On the other hand, it's not reasonable to expect people to remember a bazillion usernames and passwords. So what do you do? Some people store the sites and passwords in a file on their PC. Not good. If their PC is hacked, the file is available for the hacker to read, use, and distribute or sell to other hackers. A much better method is to use a secure password manager.

Secure password managers also store the site and password information, but they encrypt it. One such free program is Comodo iVault, which uses 256-bit encryption. Of course, you use a password to open the program. So you need to make that password an exceptionally strong one.

To make a strong password, use at least 8 characters and a mix of UPPER CASE letters, lower case letters, numbers, and symbols. If you want to beef up the strength some more, make the length at least 15 characters long.

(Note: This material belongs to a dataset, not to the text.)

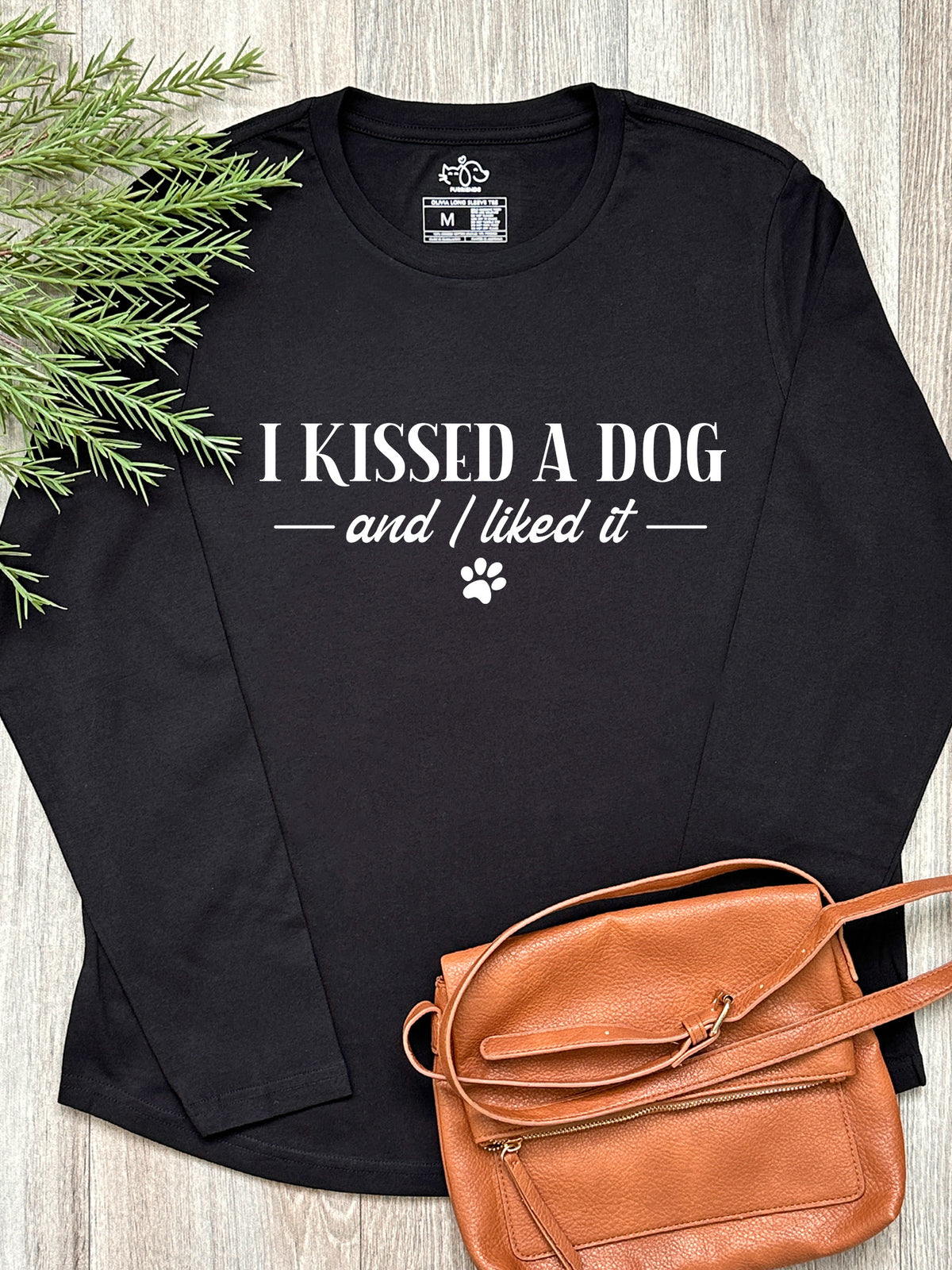 I Kissed A Dog Olivia Long Sleeve Tee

The, make it even stronger by making sure that no part of it forms a word. The more random the password, the better, though that also makes it harder to remember.

When creating a password, avoid obvious keyboard sequences of adjoining or alternating keys. Also, don't include any information associated with you or your family as part of the password (names, pets' names, birth dates, license plate number, etc.).

To make sure you have the right idea, test a sample strong password with CertainKey Cryptosystems's online password strength analyzer (at the bottom of that web page). Since all the keystrokes you send are "in the clear", use this just for testing and demo purposes, not to check your real password. Note that the randomness of the password (what CertainKey calls entropy) helps too. The online tools estimates how many days it would take to crack the sample password you enter. Microsoft also offers an online password strength checker.

2007 Security outlook

Mark Edwards, "Windows IT Pro" magazine, sees the following threats for 2007:
  • Vista exploits.
  • Exploits of RSS and Atom syndication feeds ... you know, feeds like this blog! Whoa, Baby!
  • Exploits of multimedia content, including MySpace and YouTube.
  • User education will still be a low priority for businesses.
  • Increasing identity theft, Spam, and malware.
  • Increasing malicious use of botnets.
The full article is in the latest Windows IT Pro "Security UPDATE" email newsletter. You can sign up for various email newsletters at Windows IT Pro.

Tuesday, January 02, 2007

You need more than automatic updates

Windows' "Automatic updates" only downloads "critical" updates. Windows Update and Microsoft Update, which has MS Office updates too, both have a ton of security patches plus added features you can download. The optional updates and hardware-related updates do not automatically download.

So periodically manually surf to the Update site (Windows Update or Microsoft Update) and check out the other two categories of updates -- "Software Updates [optional]" and "Hardware updates".

Update your PC clock for new DST

Here's an update listed as optional that I'd prefer to be mandatory -- update the system time to reflect the new dates for Daylight Savings Time (Microsoft Knowledgebase article 928388). In case you didn't recall, the U.S. and several other countries have decided to change the start and stop dates for DST.

Since your PC clock has the "old" rule, you really do need this update so that the system can change the time automatically when DST arrives and departs.